Altogether, this solution satisfied nearly all of my remaining requirements—elegance, uniqueness, and gameplay. And as for connectivity—

—eh, who needs connectivity anyway, when you've got three ancient, formerly-dead goddesses who are more than happy to hand out boons themselves?

Comments

Thanks Jonas! Really glad you enjoyed; I've grown to really love writing these blogs, and I'm happy that they're informative and helpful!

DragnaCarta

Damn that was a good read. I love how you explained your thought processes in how you arrived to your different solutions, and what you thought they were lacking. Also how you approached your search for a better solution. I love how where you arrived right now, and at the pace my group is playing, I may see Reloaded finalised before my campaign is over.
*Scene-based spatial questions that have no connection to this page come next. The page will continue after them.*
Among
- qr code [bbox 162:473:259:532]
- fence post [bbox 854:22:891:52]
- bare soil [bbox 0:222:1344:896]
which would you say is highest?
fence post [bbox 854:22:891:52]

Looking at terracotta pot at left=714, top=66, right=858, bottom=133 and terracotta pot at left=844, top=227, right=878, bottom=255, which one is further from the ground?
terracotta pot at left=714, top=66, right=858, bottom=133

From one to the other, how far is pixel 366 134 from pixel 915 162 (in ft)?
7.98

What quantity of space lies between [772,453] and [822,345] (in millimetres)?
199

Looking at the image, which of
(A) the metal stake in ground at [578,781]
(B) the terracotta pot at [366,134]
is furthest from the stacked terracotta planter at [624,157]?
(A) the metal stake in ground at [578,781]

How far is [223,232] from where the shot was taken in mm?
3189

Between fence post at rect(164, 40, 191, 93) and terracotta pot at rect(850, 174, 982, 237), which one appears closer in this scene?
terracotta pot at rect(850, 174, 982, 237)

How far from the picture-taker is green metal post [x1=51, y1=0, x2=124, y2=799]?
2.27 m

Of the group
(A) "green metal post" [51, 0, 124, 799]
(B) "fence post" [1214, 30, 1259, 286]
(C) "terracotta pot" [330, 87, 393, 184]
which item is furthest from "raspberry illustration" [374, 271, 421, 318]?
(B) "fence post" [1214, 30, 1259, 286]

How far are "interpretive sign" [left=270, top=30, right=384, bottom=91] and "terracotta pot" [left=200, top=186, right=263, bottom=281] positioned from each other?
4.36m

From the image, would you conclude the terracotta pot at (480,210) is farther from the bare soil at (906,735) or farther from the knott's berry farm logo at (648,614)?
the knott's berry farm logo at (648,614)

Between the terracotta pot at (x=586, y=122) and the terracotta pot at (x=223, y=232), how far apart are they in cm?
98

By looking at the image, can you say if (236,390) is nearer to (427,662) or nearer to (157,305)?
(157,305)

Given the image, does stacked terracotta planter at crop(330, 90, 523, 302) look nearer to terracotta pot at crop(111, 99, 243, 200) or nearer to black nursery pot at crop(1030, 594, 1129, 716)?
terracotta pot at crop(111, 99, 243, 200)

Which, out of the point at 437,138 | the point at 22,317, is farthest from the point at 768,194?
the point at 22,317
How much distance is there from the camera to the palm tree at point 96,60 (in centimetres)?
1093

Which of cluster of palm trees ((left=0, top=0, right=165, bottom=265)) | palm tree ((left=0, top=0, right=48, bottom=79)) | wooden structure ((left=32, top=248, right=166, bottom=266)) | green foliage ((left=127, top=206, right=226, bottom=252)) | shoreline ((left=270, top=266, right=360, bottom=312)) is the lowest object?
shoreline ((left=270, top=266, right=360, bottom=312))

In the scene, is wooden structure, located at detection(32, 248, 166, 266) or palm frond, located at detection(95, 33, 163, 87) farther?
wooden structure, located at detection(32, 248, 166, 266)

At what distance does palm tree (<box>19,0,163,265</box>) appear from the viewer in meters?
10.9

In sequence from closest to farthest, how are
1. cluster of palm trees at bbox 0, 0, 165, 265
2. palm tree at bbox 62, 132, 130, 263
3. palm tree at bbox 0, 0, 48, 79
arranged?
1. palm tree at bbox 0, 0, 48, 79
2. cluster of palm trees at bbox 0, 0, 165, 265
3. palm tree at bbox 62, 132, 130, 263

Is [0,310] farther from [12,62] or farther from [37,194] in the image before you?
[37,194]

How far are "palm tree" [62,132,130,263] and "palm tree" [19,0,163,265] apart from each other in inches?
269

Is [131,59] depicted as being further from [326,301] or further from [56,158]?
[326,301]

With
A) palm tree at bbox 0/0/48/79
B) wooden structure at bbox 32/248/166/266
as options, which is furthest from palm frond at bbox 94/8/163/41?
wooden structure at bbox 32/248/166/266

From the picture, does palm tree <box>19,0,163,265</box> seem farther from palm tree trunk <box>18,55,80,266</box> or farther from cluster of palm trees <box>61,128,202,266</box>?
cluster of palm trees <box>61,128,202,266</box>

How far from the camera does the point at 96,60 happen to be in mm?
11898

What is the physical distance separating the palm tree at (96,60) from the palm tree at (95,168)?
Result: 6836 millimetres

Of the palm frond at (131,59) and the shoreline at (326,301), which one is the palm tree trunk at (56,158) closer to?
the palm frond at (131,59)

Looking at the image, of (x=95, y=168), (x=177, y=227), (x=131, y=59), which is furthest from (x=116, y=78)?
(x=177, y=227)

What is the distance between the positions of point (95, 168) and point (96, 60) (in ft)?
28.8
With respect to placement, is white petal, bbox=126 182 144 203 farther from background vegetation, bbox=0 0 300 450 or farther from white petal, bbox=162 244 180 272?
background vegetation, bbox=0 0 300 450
Amazing work!

Jonas Lüchau

Thank you! So glad to hear you've enjoyed this series. It's a lot of fun getting to share my thought process, so thank you for reading!

DragnaCarta

Got busy and didn't circle back to the blog until now. I LOVE this four-part on the Fanes and how you've tried to build meaningful and satisfying challenges and plot threads involving them. I also really enjoy the behind the scenes development as you worked through your design. Thank you!

Thomas McManus

I'm glad you've been enjoying them! And yup; absolutely - it's a lot easier to make an elegant solution practical than it is to make a practical solution elegant. It's something of a hierarchy: elegance comes before practicality, which comes before verisimilitude - you can always make something elegant practical, and you can always make something practical verisimilitudinous, but it's a LOT harder to swim upstream.

DragnaCarta

I read through these blogs after doing some thinking of my own about the Fanes. I want one of my players' backstories to be connected to the Dreamer, and was hoping for you to also have worked her into the whole Ladies of the Fanes ordeal. I'm posting my thoughts on the discord soon - as it's a rather long writeup, too long to put here - and am curious to hear your two cents. This collection of blogs was very insightful still! It's interesting to read how you approach the Fanes from a 3.5E and 5E perspective, as well as how you set up these different requirements for the reconsecration of the fanes, while in the end it seems like you searched for an elegant solution and then made it fit in in such a way that you could retro-fit the other requirements to the "elegant" solution. Maybe that's the thing with elegance... Perhaps you have to be lucky for the "practical" solution to be elegant, whereas you can alter an elegant solution to make it practical without giving up too much of its elegance?

Olivier

It's really exciting to be able to discover this process, with all its trials and improvements. I love that the final solution is about people! My players were very invested in the dispute between the Martikovs (I'm going to have to stop my players from reconciling them). The same goes for Fiona's motivations and power grab. It feels more climactic than just fight with bosses, even if it is fun. Thank for sharing!

Berzingh

Alas :( Still, hopefully the statblock should be enough to at least partially make up for it!

DragnaCarta

I'm sorry, but Amber-corrupted one-winged Angel Rahadin is something I wasn't aware I needed until now. I cry knowing that by the time Caleb ever gets to drawing it, both of my groups will probably be done with the campaign.